Wednesday, December 3, 2008

Live in Hope

“We are all in the gutter, but some of us are looking at the stars.”
-Oscar Wilde

I was approached this afternoon by a young man who vaulted off a bus, a question blazing on his face. The question was for me, as presumably I bore the look of somebody who knows the innards of the bus and train service schedule.
"Excuse me- I need to get back to Boston."
There was a perceptible degree of stress in the blunt statement. For the sake of convenience and clarity I added the question mark myself and pointed in the direction of the enormous building that loomed behind us.
"You should probably take a train," I offered sagely, disguising, I hoped, the fact that my vast knowledge was recently acquired.
"Go through that building to the train station. There's an information desk where they sell tickets, and the gate to the trains is on the right. I'm sure the lady at the counter would tell you the best way to get to Boston."
It was all very well and good, or so I hoped, but after he thanked me graciously he added a note of potential significance.
"I have no money. Will they give me a pass, do you think?"
It was not my position to deny or grant the would-be traveller a passage to Boston. The fellow was rather well dressed, spoke decently and appeared reasonable enough so as not to alarm me but his revelation slapped me into a momentary lapse of coherent thought. My answer arrived not swiftly but on the fringe of a graceless stutter.
"I don't know.
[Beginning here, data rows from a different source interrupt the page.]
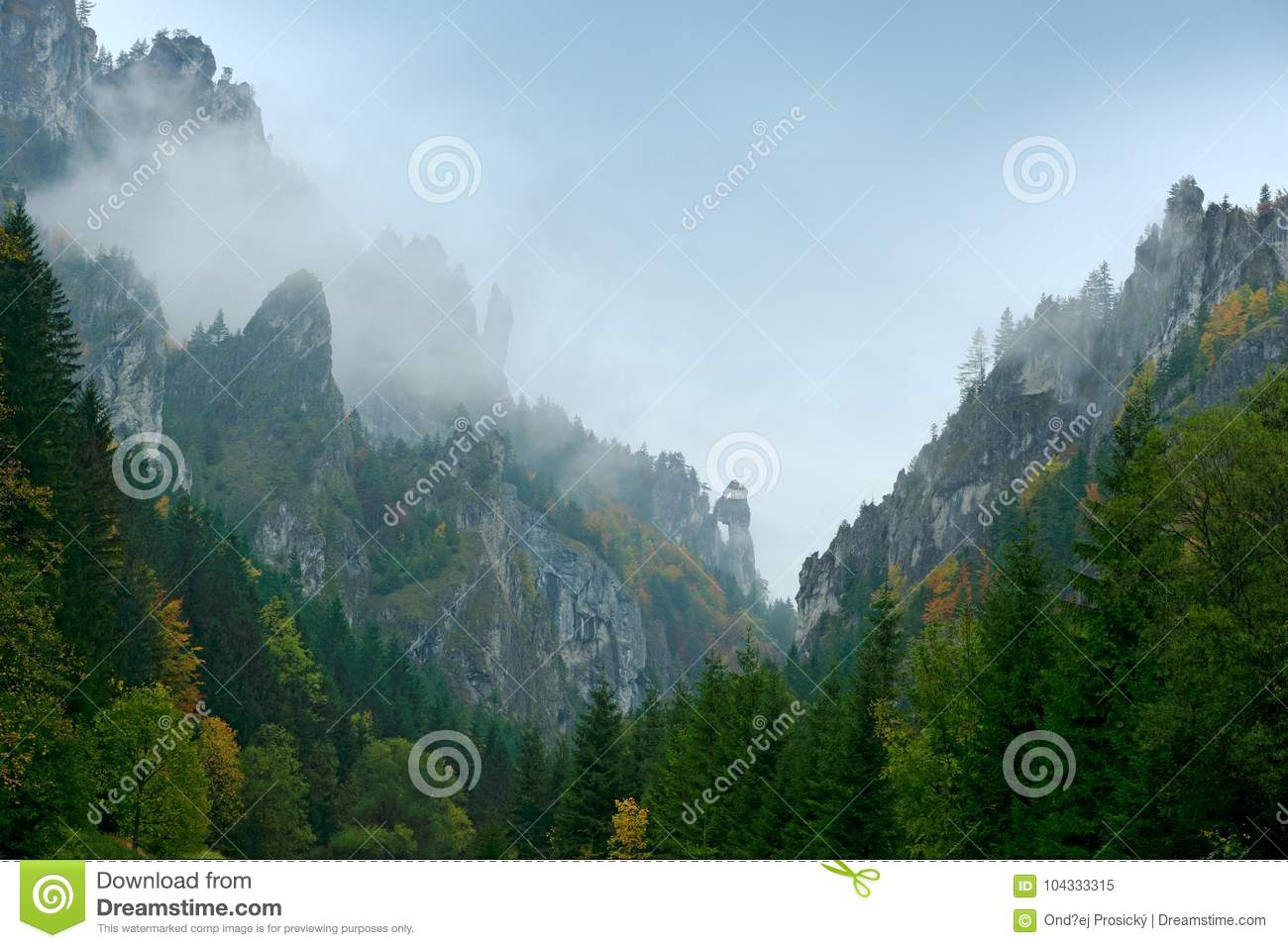 Mala Fatra mountain, Slovakia. Yellow trees. Autumn forest, many trees in hills, Fall landscape. Wood with colours tree. Rainy day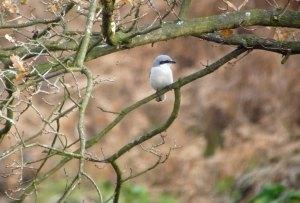 Great Grey Shrike, Staple Edge Wood, FoD, MJMcGill, 29 Nov 13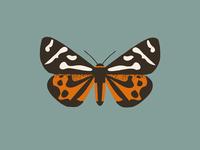 Moth (parasemia plantaginis)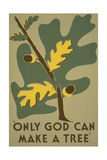 Only God Can Make a Tree  Oak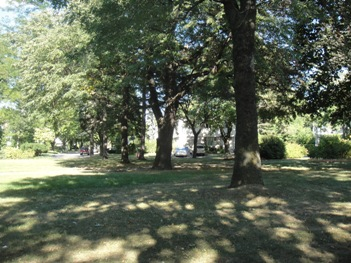 douglas towle park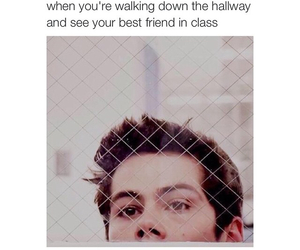 school, teen wolf, and friends image
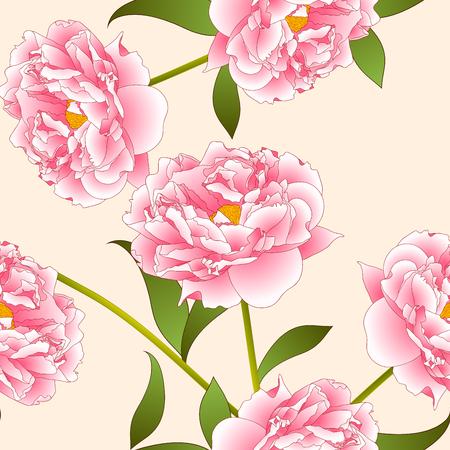 Pink Peony Flower on Beige Ivory Background. Vector Illustration.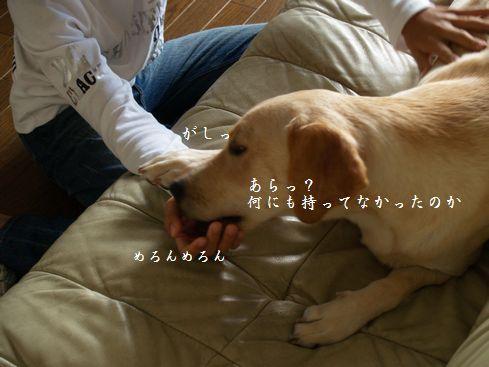 tenkichiのブログ-PA126921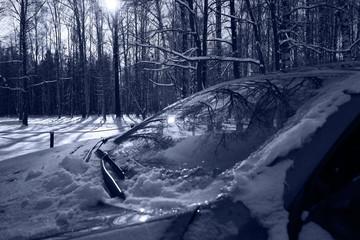 frozen winter forest snowfall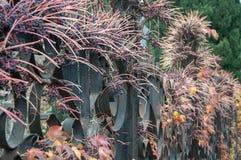 Dekorativa druvor på ett staket Arkivbild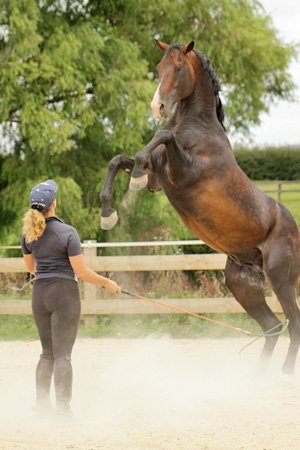 Tina Fagan with her stallion Damontes LS.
But you could ask them."
He thanked me again, and jogged toward the station building with a confident bounce.
That was several hours ago, and I continue to envision one of two possible scenarios unfolding in the meantime. Either he has been forced to set up camp in the station, is stranded in misery and has through sheer boredom and penniless desperation read the schedules so often he now can recite them by heart; or his optimism has been fruitful, the world is a better place than I imagined, and he reached home before I fashioned his story into words.


Pauline said...

One can always hope...

Pappy said...

Your advice was sage. I have helped a number of people throughout the years who seemed down on their luck. I was approached this evening about six by a healthy looking bearded fellow much younger than I as I walked downtown with Bebe. He told me he had missed the feeding hours at the Mission and was in need of a handout. I was struck by the thought of how lazy you have to be to have no job, and yet not be able to get up off your duff and make it to the feed line on time. I think we have way too many healthy folk who would rather live off others than lift a finger to help themselves. I am getting harder to convince. Pappy

Phyllis Hunt McGowan said...

Pauline, yes, hope is good :) You never know, it might have worked for him.

Texican, it's so hard to tell when somebody is deserving of help and when they're just being lazy, and so hard to make that decision without feeling like a cruel person. But, you're right, sometimes it's plain laziness that propels a person to ask for help because he couldn't be bothered to do what needed to be done. We can't know everyone's story but we should use our judgement each time to weigh up what's right and wrong. Otherwise we'd either end up helping everyone or helping nobody at all.